Yes, in answer to your OP.
Stop the yakking and the blogging and just write the damn thing.
And if you are not an illustrator, don't even think about sending a/w.
I (may) have a publisher. I would consider self-publishing but I value the knowledge and the expertise that the publisher has.
Belle, thanks for the link, it looks like that could be a useful book. I see my Amazon spend this month going up! Good luck with your publisher and let me know when the book is out, it's great to hear a success story.

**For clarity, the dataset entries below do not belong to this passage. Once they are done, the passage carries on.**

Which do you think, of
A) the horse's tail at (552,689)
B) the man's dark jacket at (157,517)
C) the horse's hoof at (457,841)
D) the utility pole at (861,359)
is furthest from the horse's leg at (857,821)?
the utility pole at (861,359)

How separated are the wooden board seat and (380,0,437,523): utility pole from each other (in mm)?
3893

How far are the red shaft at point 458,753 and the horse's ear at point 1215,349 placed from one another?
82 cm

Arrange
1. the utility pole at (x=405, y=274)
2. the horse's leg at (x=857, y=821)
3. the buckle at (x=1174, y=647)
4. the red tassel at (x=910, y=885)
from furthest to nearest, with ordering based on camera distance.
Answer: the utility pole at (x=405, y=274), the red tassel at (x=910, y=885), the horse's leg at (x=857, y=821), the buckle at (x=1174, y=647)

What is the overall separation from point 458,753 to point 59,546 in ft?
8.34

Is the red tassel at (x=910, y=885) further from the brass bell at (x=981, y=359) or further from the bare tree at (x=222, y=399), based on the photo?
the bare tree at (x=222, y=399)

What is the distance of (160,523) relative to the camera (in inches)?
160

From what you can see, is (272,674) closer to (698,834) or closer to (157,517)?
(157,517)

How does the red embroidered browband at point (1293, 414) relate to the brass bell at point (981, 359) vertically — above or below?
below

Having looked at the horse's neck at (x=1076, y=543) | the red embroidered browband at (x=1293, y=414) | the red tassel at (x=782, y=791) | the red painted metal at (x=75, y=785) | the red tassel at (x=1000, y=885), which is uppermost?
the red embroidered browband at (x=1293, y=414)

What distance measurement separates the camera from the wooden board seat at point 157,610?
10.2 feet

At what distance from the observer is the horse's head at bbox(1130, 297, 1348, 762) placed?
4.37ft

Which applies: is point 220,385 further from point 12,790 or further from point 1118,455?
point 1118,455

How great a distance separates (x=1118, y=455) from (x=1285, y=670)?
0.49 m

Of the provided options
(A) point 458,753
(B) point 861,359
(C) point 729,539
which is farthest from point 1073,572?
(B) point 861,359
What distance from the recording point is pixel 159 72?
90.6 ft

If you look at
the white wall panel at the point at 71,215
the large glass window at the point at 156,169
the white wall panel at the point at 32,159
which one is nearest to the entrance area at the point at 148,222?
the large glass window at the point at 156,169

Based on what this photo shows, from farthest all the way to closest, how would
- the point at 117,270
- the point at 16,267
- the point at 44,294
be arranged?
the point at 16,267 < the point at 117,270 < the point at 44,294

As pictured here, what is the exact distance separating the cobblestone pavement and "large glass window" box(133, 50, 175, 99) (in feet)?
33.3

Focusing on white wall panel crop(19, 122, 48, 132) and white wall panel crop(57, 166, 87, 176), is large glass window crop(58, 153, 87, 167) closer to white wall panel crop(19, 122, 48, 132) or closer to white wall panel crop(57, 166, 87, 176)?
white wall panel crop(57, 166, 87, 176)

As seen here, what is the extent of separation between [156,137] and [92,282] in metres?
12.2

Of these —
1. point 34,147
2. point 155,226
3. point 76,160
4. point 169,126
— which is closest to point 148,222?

Jabberwocky, yes I am considering self-publishing. I've looked into LuLu and LightningSource, if I don't have any luck with a publisher I will go down this route. I would like to release an ebook version, I believe LightningSource and Smashwords allow you to do this. What did you mean by DCS ?
Merrylegs, the story is written, I'm just starting to look into how to take the next step. I'm not an illustrator, but I have some sketches from an illustrator (concept artwork) which I will submit along with the story.
I'd recommend an app for a picture book as to self publish a printed version is expensive, there will be very little return for your investment once you've published/promoted it etc. The overheads for an app/ebook are far less as printing takes up most of the cost.
I did find the book very helpful, I only paid about £6 for it (second hand on Amazon). It's worthwhile looking at other published picture books. It's a very competitive thing to break into, even more competitive then the other genres as the 'old masters' seem to permanently take up shelf space. I know of writers who have had hundreds of knock backs. It's very disheartening but it's more of a test of perserverence then anything else.
Oh, dcs = dear children. My boys have a few ibooks downloaded that have really nice illustrations.
Lulu, ime, was really difficult to work with. Create Space much easier.